Data modeling basics

Intro

Data modeling questions are a fairly normal part of the interview process, and it is worth knowing some basic guidelines for how to organize data. Although in this piece I will primarily talk about this at the database level, it is good knowledge to have across the stack - knowing when a piece of logic should be broken out into a reusable component is something frontend engineers will frequently run into, and it gets into similar logical territory because we are thinking about how it makes sense to organize our information, what belongs together, and what should be broken up.

Because it is the predominant type of database, we are mainly going to talk about relational databases and how to model data using good practices for relational databases specifically. But it is worth knowing that there are many other types of database out there, and what count as “good practices” can be different between different database systems. In addition to relational databases, there are:

NoSQL
Key/value stores
Graph databases
Network databases
Object oriented databases
Columnar databases

Among others. Before you feel pressure to learn all that, it is worth saying that I’ve been doing this a long time and have really only ever significantly dealt with relational databases, key value stores, and NoSQL. There is also some crossover in functionality between databases, at times. One of my favorite things about MongoDB is the ability to store data structures similar to JSON, but PostgreSQL, a relational database, also allows you to store JSON if you need to. Some NoSQL databases also support query languages like SQL (structured query language), the language of relational databases.

Basic ideas

I feel like data modeling is one of those terms that can sound intimidating before you know what it is. I had several of these as a junior developer where when I would hear the term, for some reason my mind would go blank. (”Scripting language” was one of these, even though all I knew was scripting languages 🤷‍♀️).

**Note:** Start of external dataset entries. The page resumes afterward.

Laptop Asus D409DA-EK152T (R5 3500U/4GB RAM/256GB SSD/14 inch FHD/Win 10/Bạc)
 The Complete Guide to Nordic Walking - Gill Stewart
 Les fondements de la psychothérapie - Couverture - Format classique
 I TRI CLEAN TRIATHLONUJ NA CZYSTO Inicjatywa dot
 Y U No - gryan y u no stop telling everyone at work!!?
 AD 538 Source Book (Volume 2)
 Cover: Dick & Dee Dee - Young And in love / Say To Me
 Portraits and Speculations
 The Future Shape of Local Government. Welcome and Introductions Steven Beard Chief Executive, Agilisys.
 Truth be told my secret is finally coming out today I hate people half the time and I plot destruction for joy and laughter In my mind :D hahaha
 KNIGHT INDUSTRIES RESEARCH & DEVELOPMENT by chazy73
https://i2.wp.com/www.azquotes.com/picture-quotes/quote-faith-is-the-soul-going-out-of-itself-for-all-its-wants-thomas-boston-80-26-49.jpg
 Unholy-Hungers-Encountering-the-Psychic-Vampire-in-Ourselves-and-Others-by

If hearing data modeling makes you think of training AI models, or complex statistical models like they do for political elections, you can put that to the side. You should be happy to know, data modeling for relational databases more or less follows common sense.

Relational databases and SQL have actually come to be a favorite technology of mine, because the principles so closely echo common sense. It is also somewhat unique for a technology as old as relational databases to have survived the rapidly changing technological landscape since their introduction by E.F. Codd between the 1960s-1980s. It is somewhat rare for a technology so old to still work so well and be so well liked by the people using it. The history behind this technology is interesting, and you can read more about it here.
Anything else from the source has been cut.